C’est le deuxième élément de réflexion que je souhaitais introduire. La culture n’est plus une priorité dans aucune de ses composantes : ni le Patrimoine, ni le Spectacle Vivant, ni la Musique… Et pourtant – un certain Nicolas Sarkozy n’avait-il pas souligné qu’en période de crise, la dépense à sanctuariser était la Culture ? Thèse généralement considérée comme de gauche… Pourquoi ce consensus ne produit-il rien de bon ?!
La nouvelle ministre, lors de son passage à Bercy a « gouté du Tourisme ». On sait qu’à sa demande, Laurent Fabius, ministre des affaires étrangères, a obtenu la création d’un secrétariat d’Etat au Tourisme qui devrait fonctionner avec le réseau des ambassades… Ce partage des compétences entre le ministère de la culture et un autre secrétariat d’Etat sera-t-il l’occasion pour Fleur Pellerin de se rendre compte de l’interférence de l’état de notre patrimoine (mais également des festivals d’été) et du Tourisme ? Troisième problématique qui interroge en terme de gouvernance : quand auront-nous un véritable ministère du Tourisme, qui s’occupe d’autre chose que des 5% des monuments emblématiques, quand la majeure partie du territoire fait certes l’objet des magnifiques images de l’émission « Des racines et des ailes » mais n’a plus droit à un vrai financement d’Etat…
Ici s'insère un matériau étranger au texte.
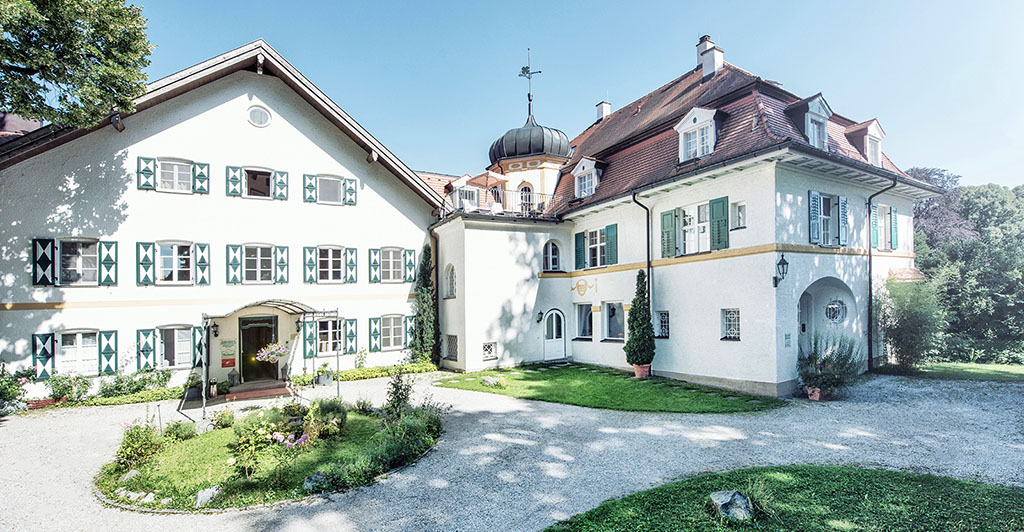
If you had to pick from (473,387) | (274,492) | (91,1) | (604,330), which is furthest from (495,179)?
(274,492)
Aurélie Fillipeti avait initié deux projets de loi : l’un sur la création artistique, l’autre sur le Patrimoine. Juste avant son départ, elle avait fait savoir qu’elle n’avait obtenu qu’un seul créneau au Parlement en 2015 et qu’il n’y aurait donc qu’un projet en deux parties. Qu’en fera Fleur Pellerin ? Espérons que les réponses – sur la pratique en amateur, le soutien aux associations culturelles gérées par des bénévoles, la sauvegarde du Patrimoine et en particulier la politique concernant les biens inscrits sur la liste de l’Unesco, mais aussi sur l’archéologie, les musées, etc. – soient rapides !
Les associations qui s’occupent de culture sont convoquées toutes les trois semaines devant un parlementaire en mission, une commission d’enquête de l’Assemblée nationale, un nouveau secrétaire d’Etat – qui souhaitent tous les interroger sur « la simplification », cette merveilleuse idée qui a le mérite d’être gratuite, au moins en apparence… Pendant ce temps, il ne se passe rien de sérieux !
Nous pensons de plus en plus avoir à faire l’essentiel du travail par nous-même. Mais si madame Pellerin veut des idées et est capable d’écoute, bien sûr nous sommes là. Rencontrer un nouveau ministre tous les deux ans, c’est structurellement fastidieux, cela peut être agréable si elle est cultivée, mais en tous cas c’est notre Job. Continuons donc à cultiver notre jardin.
Alain de la Bretesche
Président-délégué de la Fédération Patrimoine-Environnement
Président de la COFAC (Coordination des Fédérations des Associations de Culture et de Communication)
Administrateur de la Conférence CPCA (Conférence Permanente des Coordinations Associatives)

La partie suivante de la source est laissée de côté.